Açlıktan öleceğimi düşünen aşçı, bütün inceliği ile Tom Kha çorbası isteyip istemediğimi sordu. "Neli söz ettiğin o çorba" diyorum. Karidesli demesiyle yüzüm beyaza kesiyor. "Kızarmış ekmek?", "Hayır lapa, hayır patates haşlama, bırak hepsi kalsın..."
Hayırlısıyla bir karaya varalım.
13 EKİM 2006, SAAT 12.30 YAĞMUR DENİZDE FARKLI
Kalkan’ı geçmiş, Kaş’ta konaklamış, Patara açığından vurup Üçağız’a gelmişiz. Mişli-muşlu anlatıyorum, zira baygındım. Burnumu kamaradan çıkaramadım. Arada hava almak için yalpalaya yalpalaya çıktığım güvertede de bir iki dakikadan fazla kalamadım.
Benim dışımda herkes normal hayatına devam ediyor gibi. Kitap okuyor, televizyon izliyor, kağıt oynuyor ve Uzakdoğu yemekleri üstadının hazırladıklarını büyük bir iştahla mideye indiriyorlar.

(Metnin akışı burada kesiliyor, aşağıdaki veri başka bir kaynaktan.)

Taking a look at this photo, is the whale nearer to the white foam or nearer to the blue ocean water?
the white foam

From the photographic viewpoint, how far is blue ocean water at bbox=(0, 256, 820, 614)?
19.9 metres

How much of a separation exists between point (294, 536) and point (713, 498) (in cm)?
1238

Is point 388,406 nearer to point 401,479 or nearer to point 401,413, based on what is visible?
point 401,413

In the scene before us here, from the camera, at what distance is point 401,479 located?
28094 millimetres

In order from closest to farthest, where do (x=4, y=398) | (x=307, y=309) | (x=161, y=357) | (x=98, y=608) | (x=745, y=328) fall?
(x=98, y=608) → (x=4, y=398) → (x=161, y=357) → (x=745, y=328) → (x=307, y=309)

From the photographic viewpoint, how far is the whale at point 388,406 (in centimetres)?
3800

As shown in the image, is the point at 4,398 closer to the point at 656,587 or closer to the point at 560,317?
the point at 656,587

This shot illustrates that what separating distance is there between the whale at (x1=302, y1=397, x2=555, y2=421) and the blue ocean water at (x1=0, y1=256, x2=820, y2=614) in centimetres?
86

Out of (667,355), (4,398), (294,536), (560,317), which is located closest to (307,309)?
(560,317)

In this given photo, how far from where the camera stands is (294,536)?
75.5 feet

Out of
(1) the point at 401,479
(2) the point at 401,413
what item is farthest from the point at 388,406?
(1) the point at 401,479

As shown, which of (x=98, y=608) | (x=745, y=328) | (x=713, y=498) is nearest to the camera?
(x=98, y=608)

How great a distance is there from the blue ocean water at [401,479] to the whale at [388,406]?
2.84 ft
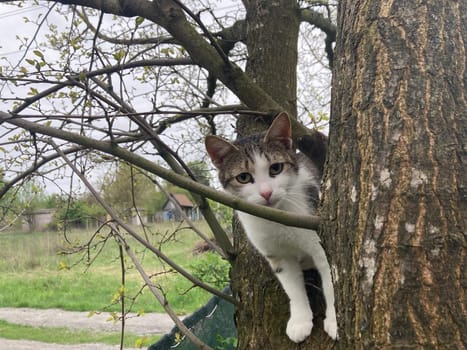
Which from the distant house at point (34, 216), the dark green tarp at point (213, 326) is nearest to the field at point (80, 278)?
the distant house at point (34, 216)

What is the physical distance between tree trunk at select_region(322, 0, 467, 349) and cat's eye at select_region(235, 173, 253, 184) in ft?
3.38

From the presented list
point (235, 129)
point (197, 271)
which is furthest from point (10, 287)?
point (235, 129)

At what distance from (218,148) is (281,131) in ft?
1.00

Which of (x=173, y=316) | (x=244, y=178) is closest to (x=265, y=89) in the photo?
(x=244, y=178)

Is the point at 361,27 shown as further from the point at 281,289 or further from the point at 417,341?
the point at 281,289

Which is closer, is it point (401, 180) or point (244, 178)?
point (401, 180)

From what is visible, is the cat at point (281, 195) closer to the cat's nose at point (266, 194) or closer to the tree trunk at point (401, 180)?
the cat's nose at point (266, 194)

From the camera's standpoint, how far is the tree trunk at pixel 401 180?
0.83 meters

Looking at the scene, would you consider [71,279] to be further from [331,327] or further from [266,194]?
[331,327]

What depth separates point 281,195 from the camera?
197 cm

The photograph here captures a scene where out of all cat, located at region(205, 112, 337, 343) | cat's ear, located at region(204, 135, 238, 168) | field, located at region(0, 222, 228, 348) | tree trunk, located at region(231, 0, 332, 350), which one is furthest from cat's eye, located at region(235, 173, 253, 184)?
field, located at region(0, 222, 228, 348)

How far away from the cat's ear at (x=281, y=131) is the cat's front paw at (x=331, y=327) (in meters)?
0.74

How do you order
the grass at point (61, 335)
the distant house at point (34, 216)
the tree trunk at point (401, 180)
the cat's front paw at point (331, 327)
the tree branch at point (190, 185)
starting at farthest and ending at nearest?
the grass at point (61, 335)
the distant house at point (34, 216)
the cat's front paw at point (331, 327)
the tree branch at point (190, 185)
the tree trunk at point (401, 180)

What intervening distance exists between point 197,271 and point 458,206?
535 cm
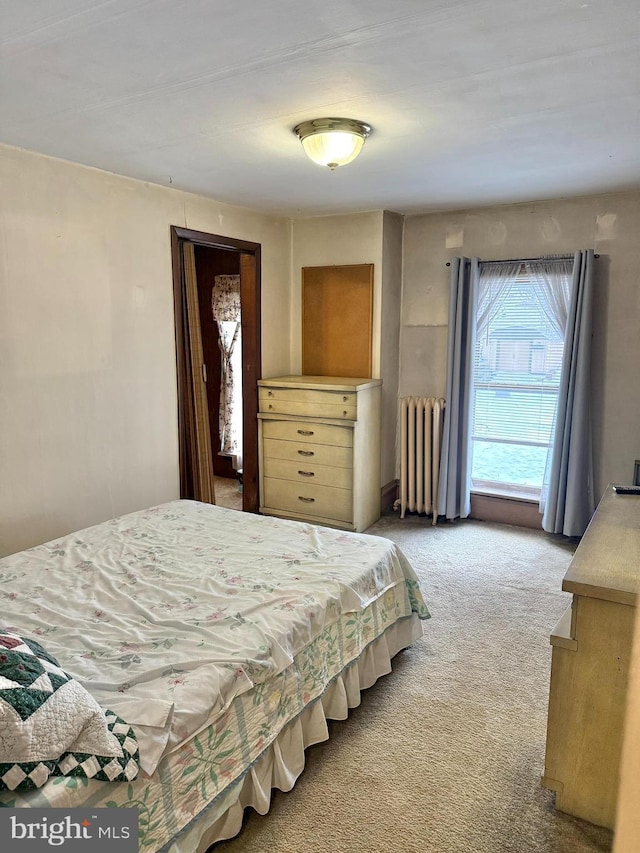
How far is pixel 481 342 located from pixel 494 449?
0.85 m

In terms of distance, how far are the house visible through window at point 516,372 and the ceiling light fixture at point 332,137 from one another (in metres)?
2.13

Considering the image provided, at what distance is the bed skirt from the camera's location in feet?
5.36

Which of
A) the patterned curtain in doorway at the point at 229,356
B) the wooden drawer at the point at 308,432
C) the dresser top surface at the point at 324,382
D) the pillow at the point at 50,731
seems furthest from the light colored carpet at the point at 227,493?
the pillow at the point at 50,731

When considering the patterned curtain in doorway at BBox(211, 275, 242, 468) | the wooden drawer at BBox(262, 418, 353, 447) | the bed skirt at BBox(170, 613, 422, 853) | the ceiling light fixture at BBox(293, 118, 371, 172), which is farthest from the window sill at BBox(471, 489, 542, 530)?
the ceiling light fixture at BBox(293, 118, 371, 172)

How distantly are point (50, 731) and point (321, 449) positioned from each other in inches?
124

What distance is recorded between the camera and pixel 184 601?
7.00 ft

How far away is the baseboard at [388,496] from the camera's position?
15.8 ft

Elli küsur saat sonra ilk kez hava duruldu ama içim hálá sallanıyor.
Bir durabilsem, karaya çıkacağım.
Alargadan bakınca, bu Üçağız benim yirmi yıl önce gelincik tarlaları arasından geçerek geldiğim küçük kasabaya benzemiyor.
Kıyıda bu kadar lokanta var mıydı? Ya bu kadar çok tekne? Saydım, o küçük koyda bizimki ile birlikte tek direklisi, çift direklisi, küçüğü büyüğü, guleti tirhandili, kıçtan takmalısı, motoryatı derken, tam otuz yedi tane tekne var. Yaz değil, tatil değil. Bayram değil seyran değil.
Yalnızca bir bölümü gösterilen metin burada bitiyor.